MOJO-AUDIO
COMPILING _High-performance audio DSP library that beats librosa
Overview
mojo-audio is a high-performance audio DSP library written from scratch in Mojo. Built specifically for Whisper speech-to-text preprocessing, it generates mel spectrograms faster than librosa across all audio lengths.
We started 31.7x slower than librosa. After 10 optimization stages, we beat it everywhere—pure Mojo outperforming NumPy/SciPy’s optimized C backends.
Active Development
This library is under active development as part of the Mojo Voice project. API may change. Production use at your own risk.
Performance
Whisper audio preprocessing (random audio, fair comparison):
1 second 10 seconds 30 seconds
librosa: 2-3ms 10ms 26-37ms
mojo-audio: ~1ms ~7ms ~20ms
Result: Mojo wins across all durations
2-3x faster on short audio
20-27% faster on long audio
🎮 Try the Interactive Demo
Run live benchmarks in your browser with configurable parameters. Compare mojo-audio vs librosa across different audio durations, FFT sizes, and BLAS backends.
Launch Demo →
Key Features
- Drop-in Whisper preprocessing (16kHz, 400-sample FFT, 80 mel bands)
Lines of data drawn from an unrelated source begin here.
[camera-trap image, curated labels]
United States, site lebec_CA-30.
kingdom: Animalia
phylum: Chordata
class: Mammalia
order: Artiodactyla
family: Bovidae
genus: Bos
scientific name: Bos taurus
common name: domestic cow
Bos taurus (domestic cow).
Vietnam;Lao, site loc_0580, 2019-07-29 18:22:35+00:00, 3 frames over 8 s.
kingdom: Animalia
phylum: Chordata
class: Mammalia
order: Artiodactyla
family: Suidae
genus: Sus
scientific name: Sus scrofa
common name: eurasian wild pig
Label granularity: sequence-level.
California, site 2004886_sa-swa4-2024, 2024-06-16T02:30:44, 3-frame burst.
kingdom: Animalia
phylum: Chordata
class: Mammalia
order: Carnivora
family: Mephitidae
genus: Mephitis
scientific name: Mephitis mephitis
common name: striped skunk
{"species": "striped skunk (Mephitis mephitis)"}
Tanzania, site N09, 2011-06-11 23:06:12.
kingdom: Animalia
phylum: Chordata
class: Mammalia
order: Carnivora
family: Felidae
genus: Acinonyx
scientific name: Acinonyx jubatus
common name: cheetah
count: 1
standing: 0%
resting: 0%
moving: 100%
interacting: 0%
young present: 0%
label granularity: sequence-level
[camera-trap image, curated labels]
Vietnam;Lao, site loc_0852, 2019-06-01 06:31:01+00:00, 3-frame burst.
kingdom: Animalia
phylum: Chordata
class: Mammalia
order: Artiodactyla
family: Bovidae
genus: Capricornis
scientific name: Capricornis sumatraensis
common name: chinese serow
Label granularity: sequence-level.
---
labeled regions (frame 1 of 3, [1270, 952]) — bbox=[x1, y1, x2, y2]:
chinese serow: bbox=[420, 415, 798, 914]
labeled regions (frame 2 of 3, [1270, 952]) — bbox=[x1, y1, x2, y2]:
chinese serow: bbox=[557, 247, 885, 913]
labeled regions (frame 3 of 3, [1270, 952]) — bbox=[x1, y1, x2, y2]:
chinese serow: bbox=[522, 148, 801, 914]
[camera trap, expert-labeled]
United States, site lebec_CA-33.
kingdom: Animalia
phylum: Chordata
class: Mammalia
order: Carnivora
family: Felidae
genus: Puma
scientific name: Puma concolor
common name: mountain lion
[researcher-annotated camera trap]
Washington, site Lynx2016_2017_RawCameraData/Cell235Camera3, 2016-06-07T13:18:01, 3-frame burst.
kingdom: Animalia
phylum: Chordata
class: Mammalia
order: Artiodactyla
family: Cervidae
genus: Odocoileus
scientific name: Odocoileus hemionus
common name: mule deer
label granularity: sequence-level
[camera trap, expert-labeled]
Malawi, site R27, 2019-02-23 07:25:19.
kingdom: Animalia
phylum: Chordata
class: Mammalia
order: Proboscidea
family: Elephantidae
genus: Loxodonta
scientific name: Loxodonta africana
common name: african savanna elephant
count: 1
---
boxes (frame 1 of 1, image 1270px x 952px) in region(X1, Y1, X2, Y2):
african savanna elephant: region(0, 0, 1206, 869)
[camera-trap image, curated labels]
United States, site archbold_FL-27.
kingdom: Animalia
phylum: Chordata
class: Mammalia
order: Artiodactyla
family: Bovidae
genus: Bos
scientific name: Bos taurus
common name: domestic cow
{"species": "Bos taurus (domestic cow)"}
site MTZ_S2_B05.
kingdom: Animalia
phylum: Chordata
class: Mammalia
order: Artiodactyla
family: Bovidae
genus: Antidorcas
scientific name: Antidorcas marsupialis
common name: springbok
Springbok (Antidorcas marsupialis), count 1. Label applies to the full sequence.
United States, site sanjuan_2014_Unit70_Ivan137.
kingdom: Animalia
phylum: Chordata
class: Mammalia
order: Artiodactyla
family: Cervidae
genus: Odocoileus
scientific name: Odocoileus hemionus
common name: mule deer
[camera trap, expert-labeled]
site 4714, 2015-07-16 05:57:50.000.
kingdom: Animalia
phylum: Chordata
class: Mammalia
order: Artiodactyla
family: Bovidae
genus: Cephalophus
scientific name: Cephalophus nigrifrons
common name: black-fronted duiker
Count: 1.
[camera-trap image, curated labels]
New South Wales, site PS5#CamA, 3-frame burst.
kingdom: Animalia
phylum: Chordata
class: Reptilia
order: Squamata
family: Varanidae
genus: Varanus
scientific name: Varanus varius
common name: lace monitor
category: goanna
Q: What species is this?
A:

- No external dependencies—full control over memory layout
- SIMD-optimized FFT and filterbank operations
- C-compatible API for Rust/Python/Go integration
- Validates against Whisper’s expected output
Why We Built This
We’re building Mojo Voice—a developer-focused voice-to-text app. We needed mel spectrogram preprocessing for our Whisper pipeline but ran into issues with existing implementations.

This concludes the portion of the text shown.